Fellinger: Bis zu einem gewissen Grad stimmt dieser Umkehrschluss. Wenn Gott die Liebe ist und der Mensch ein Ebenbild Gottes, sind wir zur Liebe berufen und befähigt. Narzissmus ist sehr ungesund und geht am Wesentlichen des Menschen vorbei. Die schlimmste Form der Einsamkeit ist jene, die darin besteht, keine Adressaten für die eigene Liebe zu haben und auch selbst keine Bedeutung für andere zu haben. Anders gesagt: wer seine Kraft zu helfen und zu lieben verschwendet, wird glücklicher sein als jene, die sich aufsparen und Grenzen um sich aufbauen. Das führt nur zu Vereinsamung und zu einer Einöde des Lebens.
RB: Roboter sollen in Zukunft Aufgaben erledigen, für die bisher Menschen gebraucht wurden: Zuhause, im Pflegeheim und auch im Hotel.
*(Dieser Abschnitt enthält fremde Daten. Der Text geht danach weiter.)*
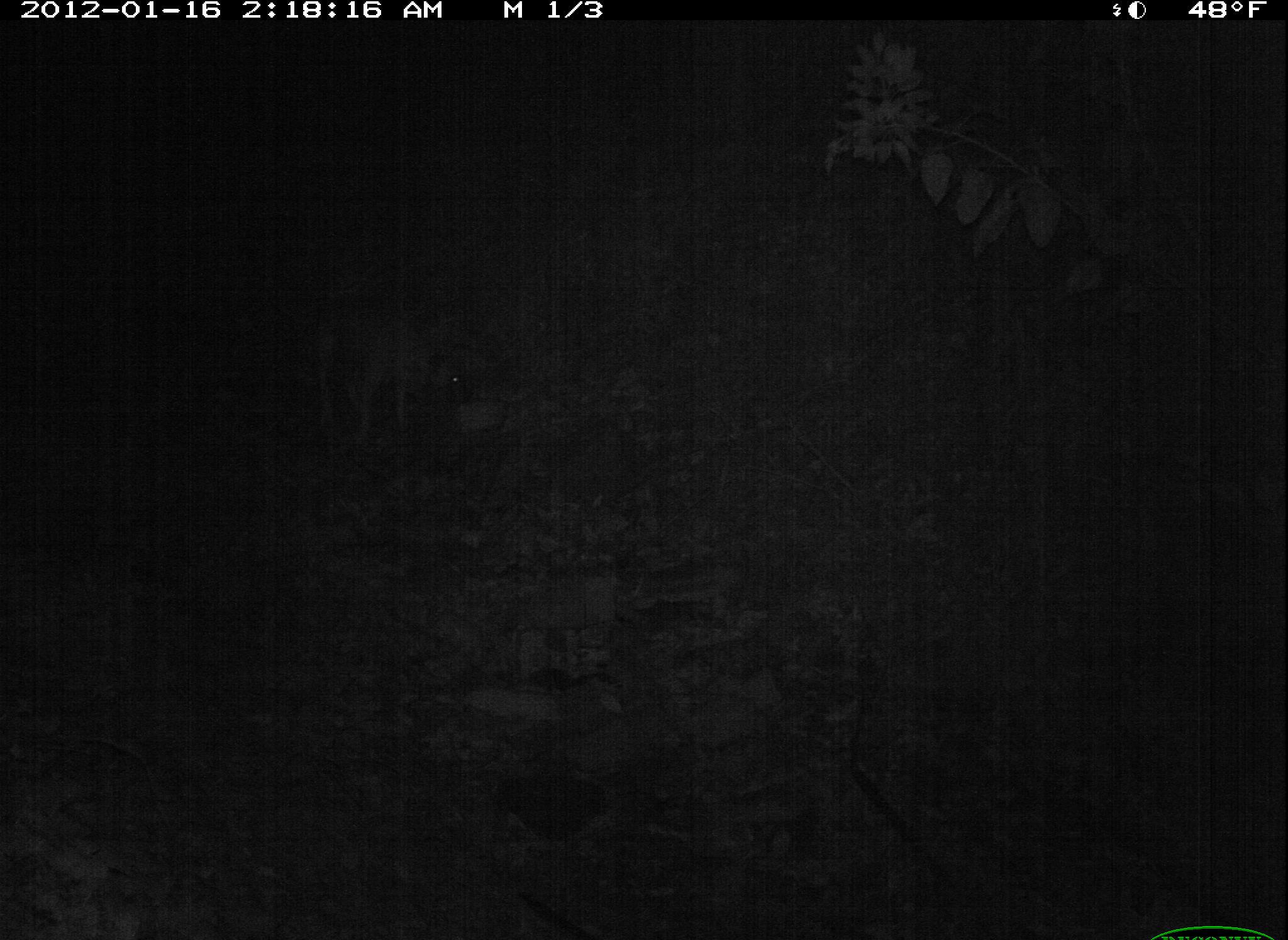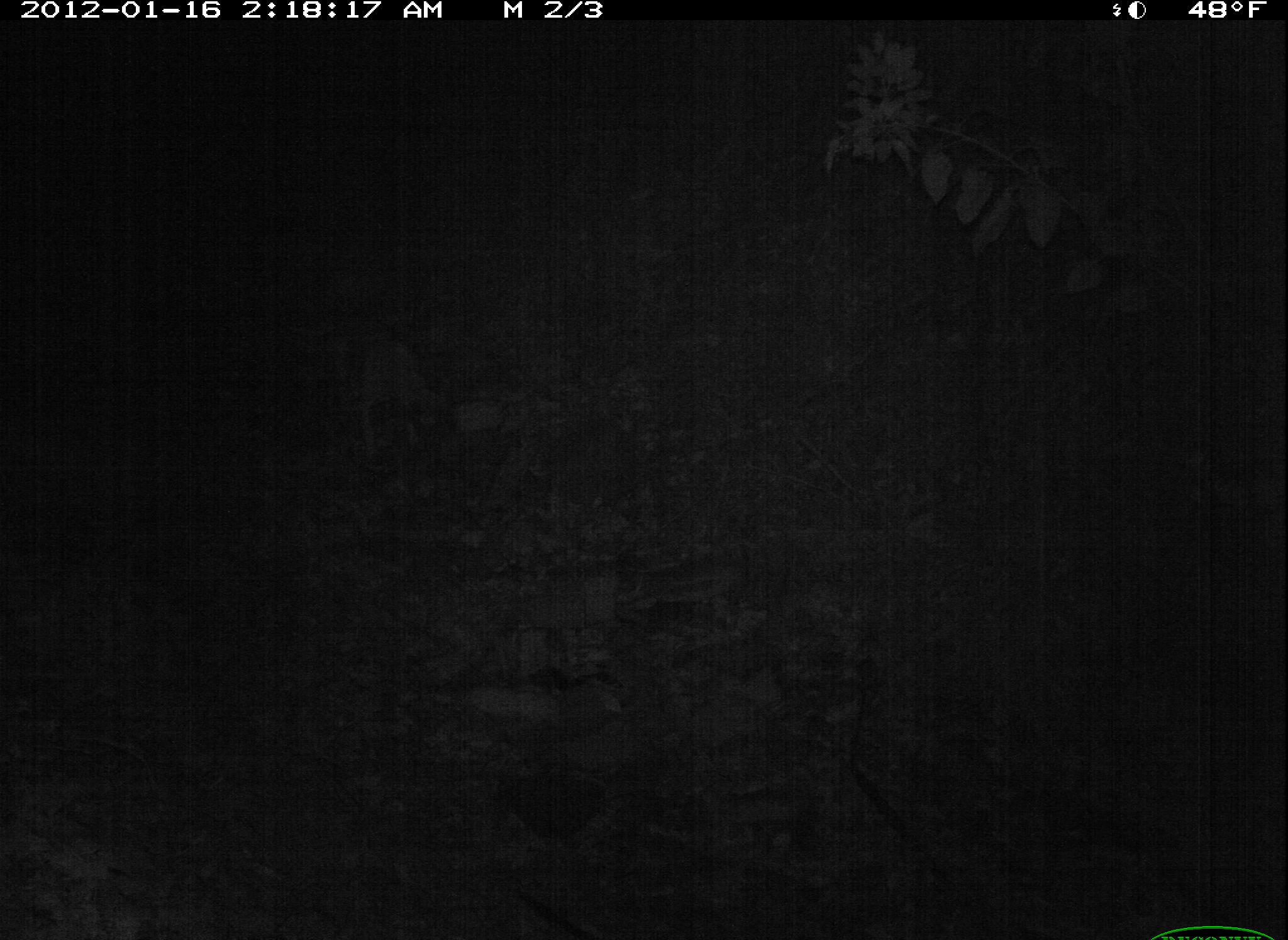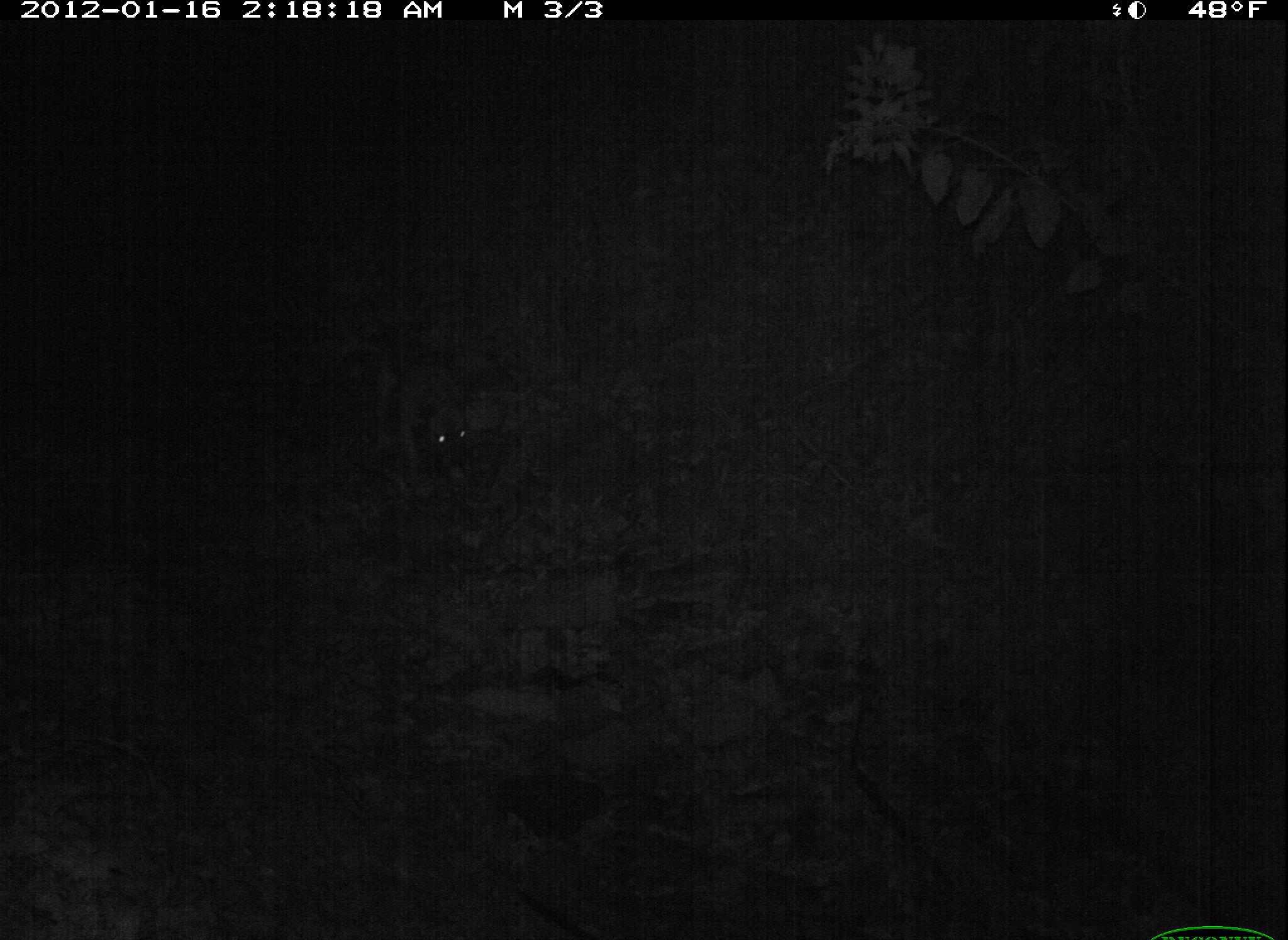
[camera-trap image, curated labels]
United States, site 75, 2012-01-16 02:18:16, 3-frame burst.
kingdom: Animalia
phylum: Chordata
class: Mammalia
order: Carnivora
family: Canidae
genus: Canis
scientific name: Canis familiaris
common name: domestic dog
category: dog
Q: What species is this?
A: Dog (domestic dog) (Canis familiaris).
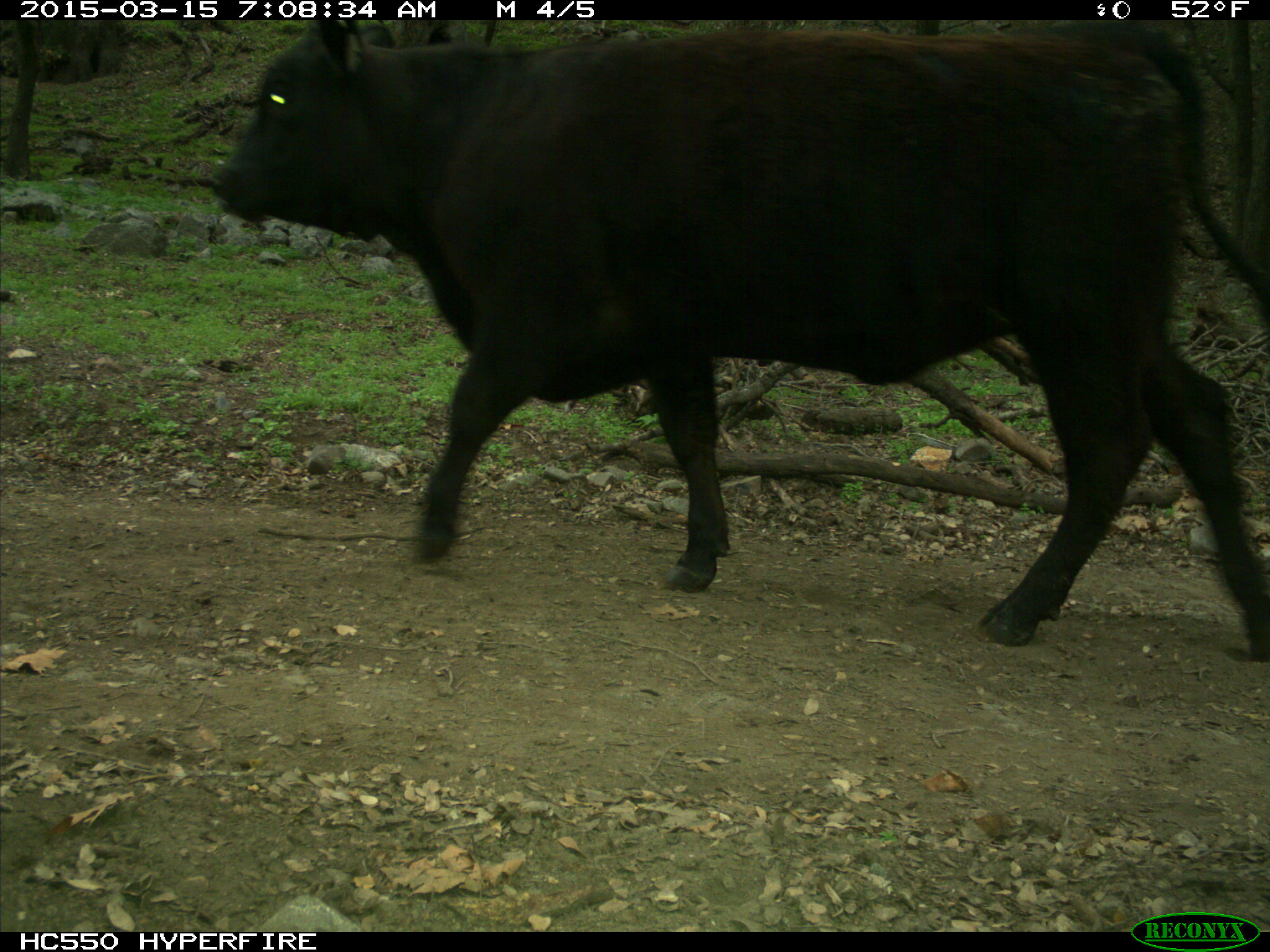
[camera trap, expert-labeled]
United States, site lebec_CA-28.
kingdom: Animalia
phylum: Chordata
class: Mammalia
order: Artiodactyla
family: Bovidae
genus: Bos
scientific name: Bos taurus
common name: domestic cow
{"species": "Bos taurus (domestic cow)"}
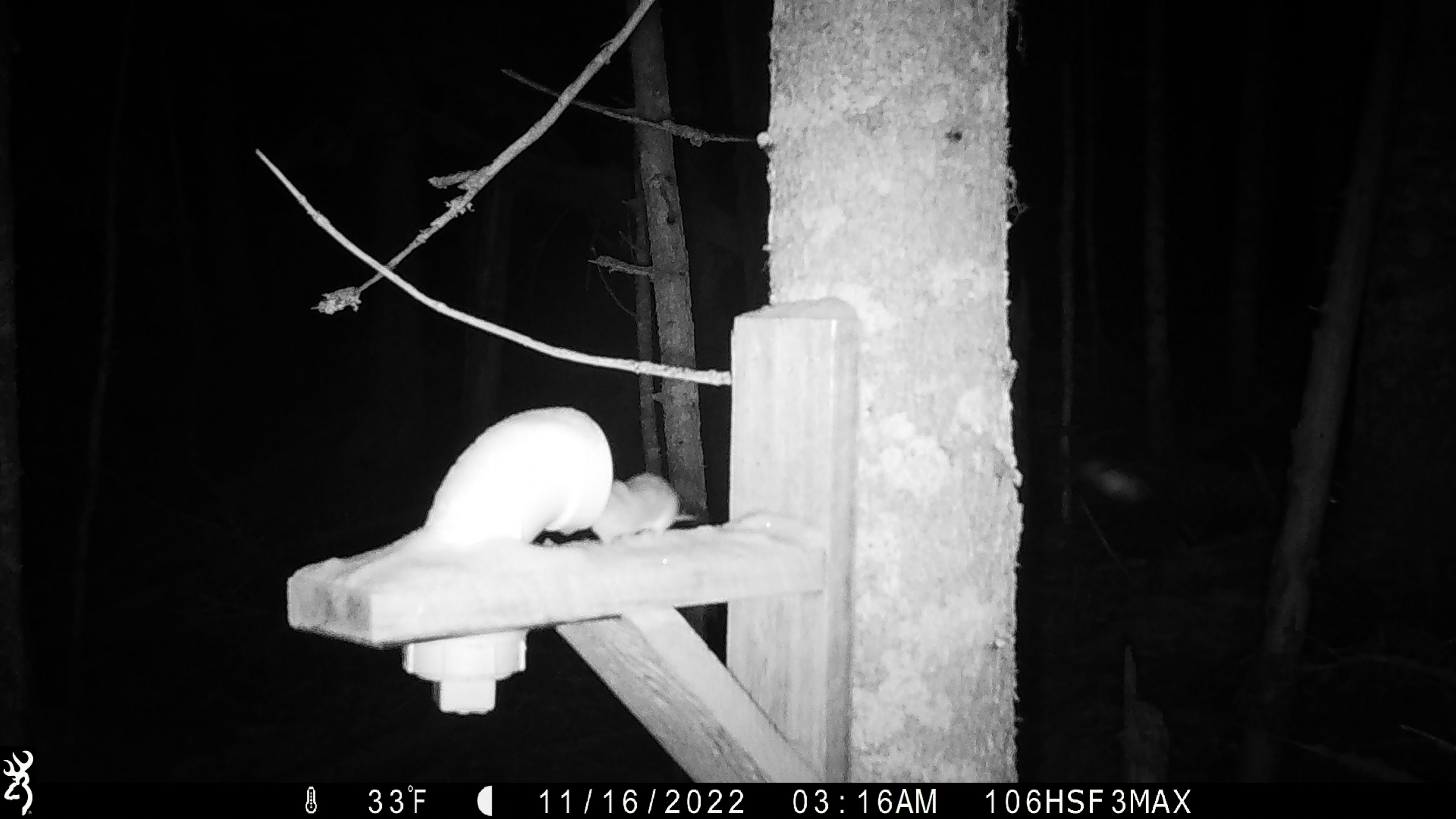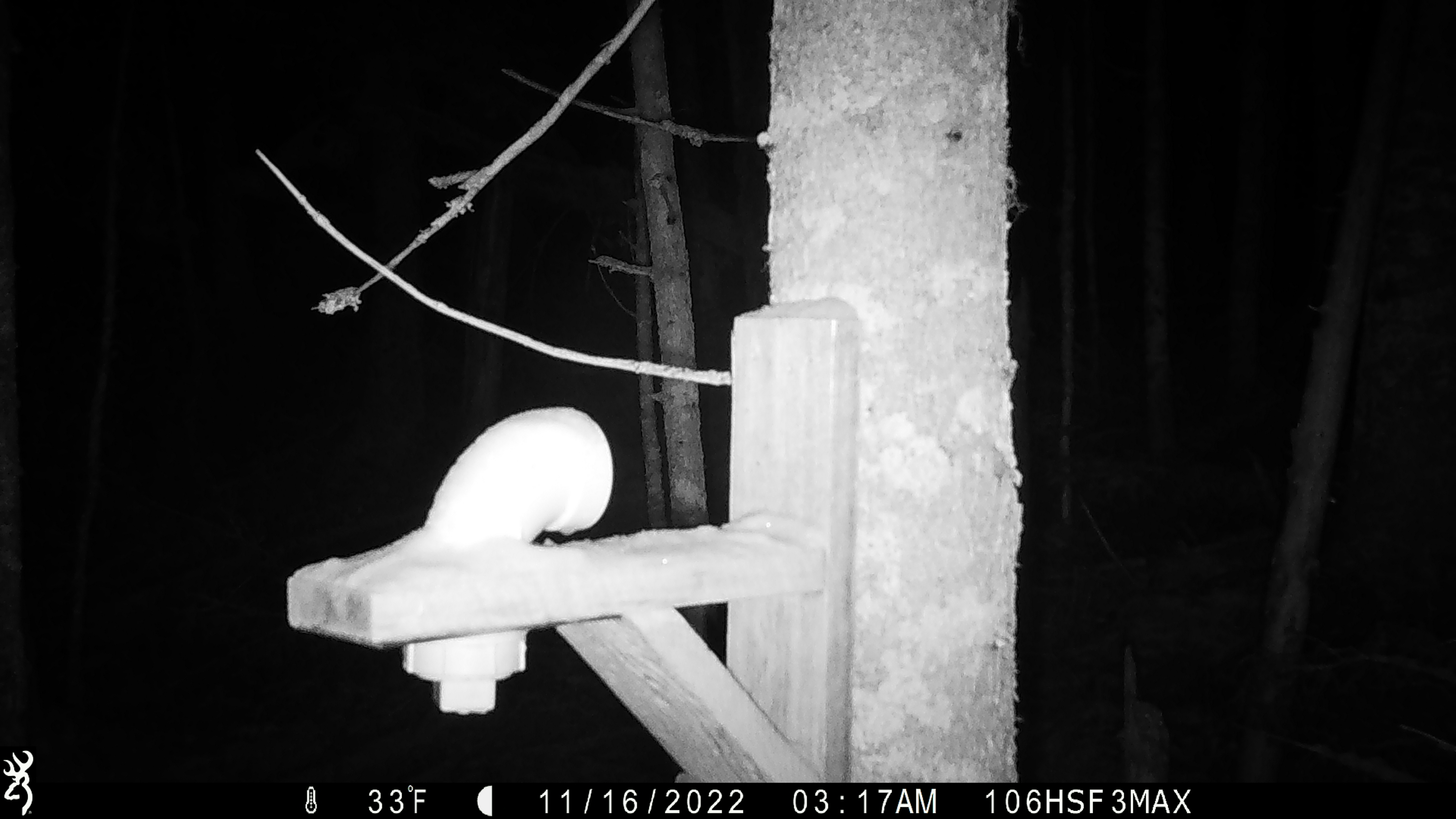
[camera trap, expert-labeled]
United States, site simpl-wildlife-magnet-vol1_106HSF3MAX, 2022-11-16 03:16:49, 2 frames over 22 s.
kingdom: Animalia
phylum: Chordata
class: Mammalia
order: Rodentia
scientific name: Rodentia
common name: mouse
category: mouse sp.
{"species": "mouse sp. (mouse) (Rodentia)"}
Wie verändert sich Hilfe?
Fellinger: Ich habe mit 60 Jahren die Brille eines alten Mannes auf. Die jüngeren Generationen wachsen mit dieser Hilfe auf. Wenn ein Roboter staubsaugt, bleibt mehr Zeit für anderes. In diesen Freiräumen werden sich menschliche Wärme und Beziehung einen Weg bahnen. Vielleicht haben Pflegekräfte mehr Zeit für Patienten. Ich bin optimistisch.
RB: Hilfsbedürftigkeit ist kein Mangel. Wie kann die Gesellschaft – vor dem Hintergrund, dass es immer mehr Pflegebedürftige geben wird – wieder zu dieser Erkenntnis gelangen?
Fellinger: Selbstständigkeit und Emanzipation sind gute Werte. Doch auch Angewiesen-Sein ist kein Mangel. Die gleiche Würde, die im selbstständigen Menschen liegt, liegt im Angewiesenen. Auch für mich selbst ist es schwierig, wenn ich Hilfe brauche. Aber in meinen Schwächen entsteht Beziehung, das hilft mir und den Helfenden.
Heute entwickeln sich Techniken enorm schnell, Fertigkeiten und praktisches Wissen älterer Menschen werden obsolet. Das führt zu einer Abwertung des Alters. Als Gesellschaft sollten wir gegen diese Entwicklung arbeiten, Lebenserfahrung ist ein hohes Gut. Es gibt Modelle, wo Kindergärten mit Pflegeheimen verbunden werden. Hier bekommen Kinder einen Bezug zu Alter und den Generationen vor ihnen, hier beginnt Herzensbildung.
RB: Während der Flüchtlingswelle 2015 gab es viele, die helfen wollten. Heute scheint der Wille, hilfs- und schutzbedürftige Menschen in Österreich aufzunehmen, verflogen …
Fellinger: Das liegt an der Politik. Sie hat gezielt gegen die Hilfsbereitschaft gearbeitet, hat Helfende nicht gefördert, sondern auflaufen lassen. Die Politik zeigt vor, dass es in Ordnung wäre, kaltherzig zu sein.
Sie verwendet Herzenshärte als Mittel mit Vorbildwirkung, um Menschen vom Helfen oder von Warmherzigkeit abzuschrecken. Ich finde das fatal. Ein positives Beispiel ist der Traiskirchner Bürgermeister. Er hat es geschafft, dass es in seinem Ort wenig Vorurteile gegen Flüchtlinge gibt.
Markus Fellinger, Jahrgang 1962, ist Leiter der evangelischen Gefängnisseelsorge in Niederösterreich und Sprecher der evangelischen Seelsorge Österreichs. Von 1990 bis 2005 war er Pastor der evangelisch-methodistischen Kirche in Salzburg.
Sein Buch „Hilfreich helfen – Soziales Engagement verantwortungsvoll gestalten“ (Tyrolia-Verlag 2023, ISBN: 978-3-7022-4101-8) stellt er am Mittwoch, 3. Mai, um 19.30 Uhr in der Salzburger Rupertus Buchhandlung, Dreifaltigkeitsgasse 12, vor.